(Problem requirements)
Reproduce the records below with every instance of "cycling helmet" swapped for "bicycle helmet" and all other text unchanged, omitting the pictures.

(Information shown)
= = =

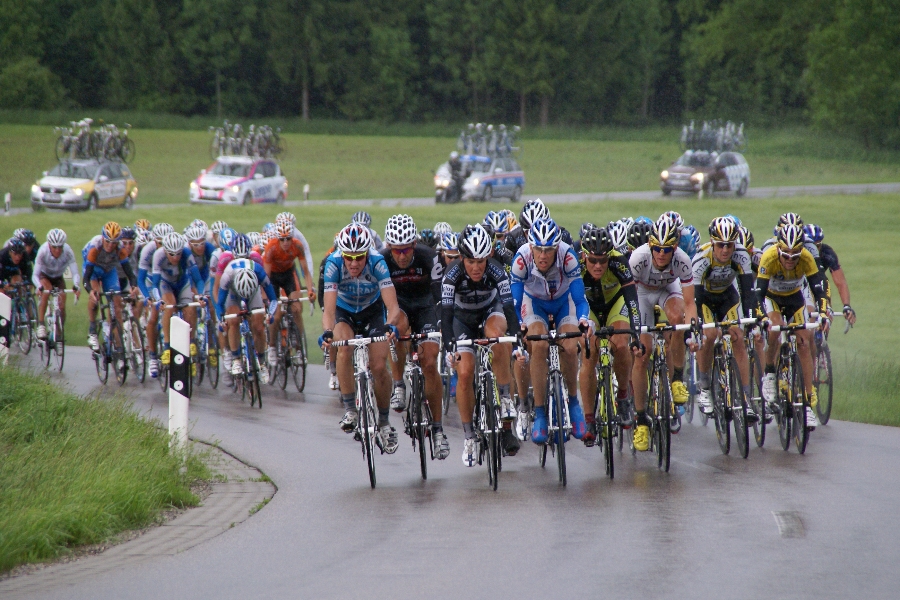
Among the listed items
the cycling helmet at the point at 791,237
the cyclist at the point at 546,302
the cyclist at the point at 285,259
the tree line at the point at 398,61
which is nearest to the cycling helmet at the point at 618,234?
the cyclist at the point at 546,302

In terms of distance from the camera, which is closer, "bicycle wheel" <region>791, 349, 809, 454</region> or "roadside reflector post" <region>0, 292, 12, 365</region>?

= = =

(Result for this task)
Among the listed items
the bicycle helmet at the point at 791,237
the cyclist at the point at 546,302
the cyclist at the point at 285,259
the tree line at the point at 398,61
which is nearest to the bicycle helmet at the point at 618,234?
the cyclist at the point at 546,302

In terms of distance from the camera, which is closer, "bicycle wheel" <region>791, 349, 809, 454</region> or "roadside reflector post" <region>0, 292, 12, 365</region>?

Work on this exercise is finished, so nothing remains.